In one 2016 example, GEICO settled a California Department of Insurance investigation claiming that the insurer improperly discriminated based on gender, educational attainment and occupation when quoting insurance rates, as their algorithm included how much money the applicant was making and what zip code they lived in. “You would have a bank teller getting a 19 per cent higher rate than the bank executive because of their education and what they were making, and that doesn’t have anything to do with how well you drive,” Abate points out.
Inherent bias
In another example, she points out that Amazon, over 10 years ago, built an algorithm to screen resumes in an effort at hiring the best and the brightest. Because the algorithm included salary considerations, the “best and the brightest” were all white males. “That doesn’t necessarily mean that those individuals were the best and the brightest, there was an inherent bias in the data because, as we all know, women and minorities typically get paid less for the same jobs,” she says. “That’s already baked into the data and exists. If we’re not cognizant of it, it’s just going to create more issues.”

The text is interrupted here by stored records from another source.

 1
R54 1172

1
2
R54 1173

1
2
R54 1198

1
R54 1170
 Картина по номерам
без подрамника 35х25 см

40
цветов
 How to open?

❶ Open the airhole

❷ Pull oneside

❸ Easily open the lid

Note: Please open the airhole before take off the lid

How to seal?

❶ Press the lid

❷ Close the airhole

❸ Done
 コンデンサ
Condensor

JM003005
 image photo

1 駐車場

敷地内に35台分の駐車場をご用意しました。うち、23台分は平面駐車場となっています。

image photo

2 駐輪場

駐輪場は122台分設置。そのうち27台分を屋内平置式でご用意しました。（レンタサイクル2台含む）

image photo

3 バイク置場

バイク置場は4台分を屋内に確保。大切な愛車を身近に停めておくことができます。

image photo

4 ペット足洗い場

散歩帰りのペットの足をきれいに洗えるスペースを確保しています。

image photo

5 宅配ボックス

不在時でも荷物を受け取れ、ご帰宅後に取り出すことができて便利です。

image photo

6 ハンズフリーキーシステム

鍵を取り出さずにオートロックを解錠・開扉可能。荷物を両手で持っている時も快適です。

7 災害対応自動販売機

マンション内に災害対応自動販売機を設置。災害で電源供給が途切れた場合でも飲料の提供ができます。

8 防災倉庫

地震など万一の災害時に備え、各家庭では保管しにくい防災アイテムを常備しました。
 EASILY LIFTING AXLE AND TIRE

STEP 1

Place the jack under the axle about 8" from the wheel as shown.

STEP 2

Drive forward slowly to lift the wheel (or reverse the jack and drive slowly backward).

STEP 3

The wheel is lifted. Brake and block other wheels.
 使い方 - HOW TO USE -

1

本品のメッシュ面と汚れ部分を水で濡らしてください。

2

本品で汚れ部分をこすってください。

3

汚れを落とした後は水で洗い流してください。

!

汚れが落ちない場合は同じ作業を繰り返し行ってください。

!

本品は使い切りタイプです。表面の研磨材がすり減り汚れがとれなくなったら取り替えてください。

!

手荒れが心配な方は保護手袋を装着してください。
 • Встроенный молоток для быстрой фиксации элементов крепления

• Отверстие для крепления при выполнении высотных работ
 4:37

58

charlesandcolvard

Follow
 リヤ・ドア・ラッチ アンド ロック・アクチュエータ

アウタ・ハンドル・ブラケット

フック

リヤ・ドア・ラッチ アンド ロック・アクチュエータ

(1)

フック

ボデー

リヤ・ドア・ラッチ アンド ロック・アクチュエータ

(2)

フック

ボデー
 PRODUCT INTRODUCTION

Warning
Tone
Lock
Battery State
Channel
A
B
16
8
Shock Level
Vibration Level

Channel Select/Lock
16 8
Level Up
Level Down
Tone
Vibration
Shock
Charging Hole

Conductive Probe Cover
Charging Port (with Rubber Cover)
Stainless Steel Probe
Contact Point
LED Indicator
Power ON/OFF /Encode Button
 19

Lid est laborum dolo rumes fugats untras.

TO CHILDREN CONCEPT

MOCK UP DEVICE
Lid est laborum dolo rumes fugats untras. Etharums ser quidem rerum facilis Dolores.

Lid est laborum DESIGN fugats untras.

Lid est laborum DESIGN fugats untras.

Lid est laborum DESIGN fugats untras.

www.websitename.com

Finally, a State Farm case in Illinois alleges that black homeowners’ claims were being delayed and flagged at a much higher rate than white homeowners’ claims. “There’s never any intention in that, but they need to look at those algorithms,” Abate says. “This is the type of exposure that insurance companies are going to be looking at.”
Data security and protection – privacy – is a concern for a lot of insurers, they add.
Interestingly too, they point out that AI accuracy degrades over time, for various reasons – degradation which can go unnoticed until something catastrophic happens or when a large number of people are affected. “Make no mistake, AI is great in a lot of ways but it could also be a detriment,” says Marshall Dennehey shareholder, Matt Keris. “We need to keep our eye on it.”